City Gospel Mission, March 2017
My mask sees lots of troubles, fences, mountains, thunderclouds.
I don’t want people to know my troubles or to burden them.
When you see my mask, you see what I want you to see.
Underneath there are mixed emotions:
creative, humble, impatient.
I need a girlfriend. I hate being alone.
My mask became my face because I wore it for so long.
A lie is a modified person.
I was wearing a mask of my lie.
When you see my mask you see what I want you to see.
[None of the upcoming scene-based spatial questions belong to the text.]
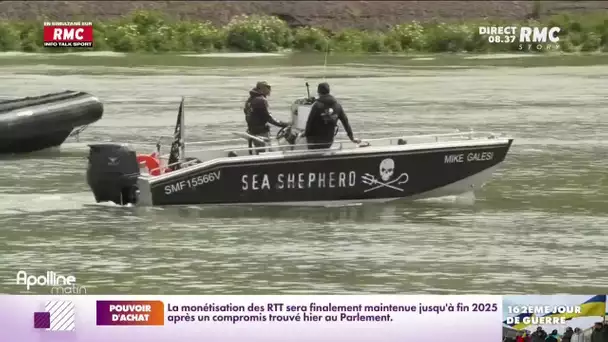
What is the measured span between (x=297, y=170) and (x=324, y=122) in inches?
10.7

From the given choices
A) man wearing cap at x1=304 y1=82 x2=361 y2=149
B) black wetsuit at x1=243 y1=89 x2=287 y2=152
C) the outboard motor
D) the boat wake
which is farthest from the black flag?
man wearing cap at x1=304 y1=82 x2=361 y2=149

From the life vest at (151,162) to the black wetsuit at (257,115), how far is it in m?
0.47

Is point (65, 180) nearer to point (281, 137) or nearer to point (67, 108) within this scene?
point (67, 108)

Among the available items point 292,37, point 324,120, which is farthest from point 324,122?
point 292,37

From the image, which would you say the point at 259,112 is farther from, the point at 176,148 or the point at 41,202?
the point at 41,202

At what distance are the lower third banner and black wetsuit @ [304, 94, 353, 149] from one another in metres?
0.93

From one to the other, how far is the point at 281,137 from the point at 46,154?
3.75ft

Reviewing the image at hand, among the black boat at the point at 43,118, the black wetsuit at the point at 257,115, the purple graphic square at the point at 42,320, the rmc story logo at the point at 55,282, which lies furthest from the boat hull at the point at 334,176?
Answer: the purple graphic square at the point at 42,320

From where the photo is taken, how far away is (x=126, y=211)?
369 inches

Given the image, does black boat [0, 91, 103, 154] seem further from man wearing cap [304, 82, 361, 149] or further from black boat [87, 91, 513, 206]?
man wearing cap [304, 82, 361, 149]

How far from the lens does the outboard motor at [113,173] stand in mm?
9281

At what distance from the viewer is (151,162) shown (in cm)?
948

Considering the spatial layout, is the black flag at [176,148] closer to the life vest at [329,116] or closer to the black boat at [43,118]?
Answer: the black boat at [43,118]

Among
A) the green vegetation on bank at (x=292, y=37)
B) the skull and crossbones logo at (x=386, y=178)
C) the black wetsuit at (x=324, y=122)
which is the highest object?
the green vegetation on bank at (x=292, y=37)
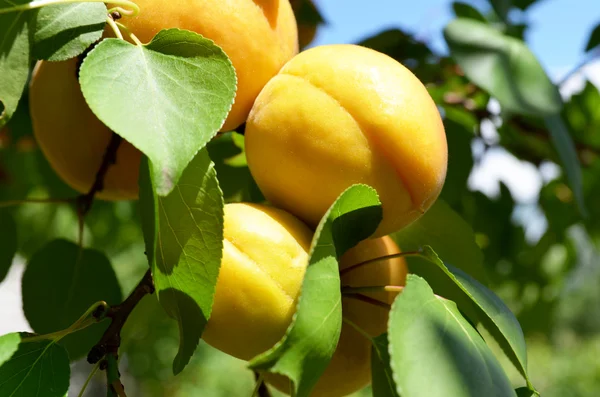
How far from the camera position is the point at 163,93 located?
360 millimetres

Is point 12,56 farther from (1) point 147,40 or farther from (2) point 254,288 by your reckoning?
(2) point 254,288

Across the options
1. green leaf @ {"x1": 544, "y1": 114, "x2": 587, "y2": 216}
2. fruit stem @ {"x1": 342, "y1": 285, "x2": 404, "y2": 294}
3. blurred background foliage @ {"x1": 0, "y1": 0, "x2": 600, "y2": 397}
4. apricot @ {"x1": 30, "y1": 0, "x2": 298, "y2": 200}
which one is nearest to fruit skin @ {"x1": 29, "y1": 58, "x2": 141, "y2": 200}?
apricot @ {"x1": 30, "y1": 0, "x2": 298, "y2": 200}

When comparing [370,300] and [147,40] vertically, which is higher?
[147,40]

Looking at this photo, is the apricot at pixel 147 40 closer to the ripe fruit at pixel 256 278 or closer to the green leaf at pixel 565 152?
the ripe fruit at pixel 256 278

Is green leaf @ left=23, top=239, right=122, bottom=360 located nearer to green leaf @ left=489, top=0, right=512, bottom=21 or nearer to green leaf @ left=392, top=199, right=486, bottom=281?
green leaf @ left=392, top=199, right=486, bottom=281

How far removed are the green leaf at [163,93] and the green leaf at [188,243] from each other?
1.1 inches

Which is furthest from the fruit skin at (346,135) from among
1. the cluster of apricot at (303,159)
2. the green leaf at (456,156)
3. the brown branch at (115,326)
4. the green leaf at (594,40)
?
the green leaf at (594,40)

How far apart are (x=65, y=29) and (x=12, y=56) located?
35 mm

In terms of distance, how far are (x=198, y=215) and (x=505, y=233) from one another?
0.78m

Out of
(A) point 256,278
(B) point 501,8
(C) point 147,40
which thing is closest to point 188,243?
(A) point 256,278

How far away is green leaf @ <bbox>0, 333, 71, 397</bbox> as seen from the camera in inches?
14.9

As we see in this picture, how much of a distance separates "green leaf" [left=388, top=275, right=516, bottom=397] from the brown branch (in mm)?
166

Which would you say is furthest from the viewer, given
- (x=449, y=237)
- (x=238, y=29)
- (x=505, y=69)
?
(x=505, y=69)

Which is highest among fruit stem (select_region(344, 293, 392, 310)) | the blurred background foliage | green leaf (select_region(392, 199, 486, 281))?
fruit stem (select_region(344, 293, 392, 310))
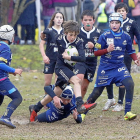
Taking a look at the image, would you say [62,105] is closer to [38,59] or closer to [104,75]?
[104,75]

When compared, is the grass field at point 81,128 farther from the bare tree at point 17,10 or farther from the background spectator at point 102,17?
the background spectator at point 102,17

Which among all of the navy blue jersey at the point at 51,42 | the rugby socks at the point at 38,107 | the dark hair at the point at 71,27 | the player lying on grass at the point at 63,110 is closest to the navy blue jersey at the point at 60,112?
the player lying on grass at the point at 63,110

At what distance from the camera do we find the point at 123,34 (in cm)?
754

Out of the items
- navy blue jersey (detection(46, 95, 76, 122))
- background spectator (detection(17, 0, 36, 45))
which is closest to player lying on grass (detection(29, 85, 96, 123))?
navy blue jersey (detection(46, 95, 76, 122))

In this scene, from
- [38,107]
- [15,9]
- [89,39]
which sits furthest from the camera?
[15,9]

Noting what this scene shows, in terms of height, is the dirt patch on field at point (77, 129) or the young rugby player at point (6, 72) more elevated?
the young rugby player at point (6, 72)

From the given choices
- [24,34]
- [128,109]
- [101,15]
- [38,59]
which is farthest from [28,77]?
[128,109]

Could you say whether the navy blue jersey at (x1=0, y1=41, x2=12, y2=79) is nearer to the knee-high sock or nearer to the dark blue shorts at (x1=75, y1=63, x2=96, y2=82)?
the dark blue shorts at (x1=75, y1=63, x2=96, y2=82)

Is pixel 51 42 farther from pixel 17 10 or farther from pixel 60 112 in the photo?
pixel 17 10

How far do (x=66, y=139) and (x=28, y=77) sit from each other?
25.8 feet

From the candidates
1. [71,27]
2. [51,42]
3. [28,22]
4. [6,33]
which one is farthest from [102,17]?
[6,33]

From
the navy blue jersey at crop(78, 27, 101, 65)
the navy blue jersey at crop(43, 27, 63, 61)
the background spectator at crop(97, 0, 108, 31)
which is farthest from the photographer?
the background spectator at crop(97, 0, 108, 31)

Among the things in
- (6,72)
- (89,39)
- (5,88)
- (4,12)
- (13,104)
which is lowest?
(13,104)

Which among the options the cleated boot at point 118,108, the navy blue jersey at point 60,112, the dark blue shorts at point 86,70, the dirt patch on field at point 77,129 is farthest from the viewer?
the cleated boot at point 118,108
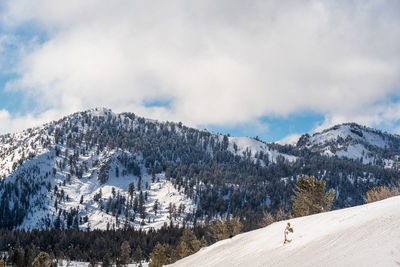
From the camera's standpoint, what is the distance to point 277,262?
60.7 feet

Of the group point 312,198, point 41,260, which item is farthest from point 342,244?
point 41,260

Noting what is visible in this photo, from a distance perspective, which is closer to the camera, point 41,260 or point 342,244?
point 342,244

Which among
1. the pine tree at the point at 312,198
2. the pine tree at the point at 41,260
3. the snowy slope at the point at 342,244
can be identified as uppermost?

A mask allows me to be seen,
and to give others the grace to be seen through
a lens of acceptability,
of respectability, of positivity.
We all want to be seen as we wish to be.
On rare occasions, I allow it to slip off—
somewhat confused, tentative, and unsure;
somewhat bold, funny, truthful.
Hurting, anxious, joyful, lonely, optimistic
Without my mask, you see a person that’s happy.
But I’m not because I’m not where I want to be right now.
The amount you see of me depends on who you are to me.
Without my mask I feel alone and vulnerable and unprotected. Too nice.
I feel most comfortable when I wear my mask.
When I remove my mask I am scared of the real world,
about being sober and alone.
When you see my mask you don’t see the inner gears
of my constant worry, clicking, clacking,
wondering, adjusting, seeking.
When you see my mask you see a cover for comfort.
My mask sees loneliness,
struggle in the world.
My mask sees people who need me to be strong.
Without my mask I see predators.
As time goes on I choose my masks.
Who are they helping, me or others?
Don’t wear a mask.
Be who God has called you to be
and leave the results up to him.
I finally realized I didn’t need to be something I’m not.
Without my mask I see a world
that wants to hold me, give me comfort.
I want to know “Me,”
to like what I see in the mirror now.
I know it’s my choice and I choose to be me,
clean and sober.
By participants in Annette Januzzi Wick’s City Gospel Mission Writing Group, March 2017.